Analysis of the EPYC 145% performance gain in Cloudflare Gen 12 servers

Cloudflare’s network spans more than 330 cities in over 120 countries, serving over 60 million HTTP requests per second and 39 million DNS queries per second on average. These numbers will continue to grow, and at an accelerating pace, as will Cloudflare’s infrastructure to support them. While we can continue to scale out by deploying more servers, it is also paramount for us to develop and deploy more performant and more efficient servers.

At the heart of each server is the processor (central processing unit, or CPU). Even though many aspects of a server rack can be redesigned to improve the cost to serve a request, CPU remains the biggest lever, as it is typically the primary compute resource in a server, and the primary enabler of new technologies.

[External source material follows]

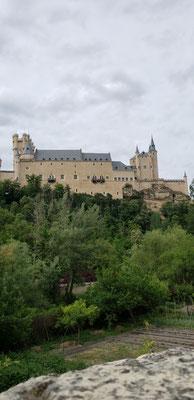 アルカサル。シンデレラ城?白雪姫城?のモデルだそうです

Cloudflare’s 12th Generation server with AMD EPYC 9684-X (codenamed Genoa-X) is 145% more performant and 63% more efficient. These are big numbers, but where do the performance gains come from? Cloudflare’s hardware system engineering team did a sensitivity analysis on three variants of 4th generation AMD EPYC processor to understand the contributing factors.

For the 4th generation AMD EPYC Processors, AMD offers three architectural variants: 

  • mainstream classic Zen 4 cores, codenamed Genoa

  • efficiency optimized dense Zen 4c cores, codenamed Bergamo

  • cache optimized Zen 4 cores with 3D V-cache, codenamed Genoa-X

  • Figure 1 (from left to right): AMD EPYC 9654 (Genoa), AMD EPYC 9754 (Bergamo), AMD EPYC 9684X (Genoa-X)

    Key features common across the 4th Generation AMD EPYC processors:

    • Up to 12x Core Complex Dies (CCDs)

    • Each core has a private 1MB L2 cache

    • The CCDs connect to memory, I/O, and each other through an I/O die

    • Configurable Thermal Design Power (cTDP) up to 400W

    • Support up to 12 channels of DDR5-4800 1DPC

    • Support up to 128 lanes PCIe Gen 5

    Classic Zen 4 Cores (Genoa):

    • Each Core Complex (CCX) has 8x Zen 4 Cores (16x Threads)

    • Each CCX has a shared 32 MB L3 cache (4 MB/core)

    • Each CCD has 1x CCX

    Dense Zen 4c Cores (Bergamo):

    • Each CCX has 8x Zen 4c Cores (16x Threads)

    • Each CCX has a shared 16 MB L3 cache (2 MB/core)

    • Each CCD has 2x CCX

    Classic Zen 4 Cores with 3D V-cache (Genoa-X):

    • Each CCX has 8x Zen 4 Cores (16x Threads)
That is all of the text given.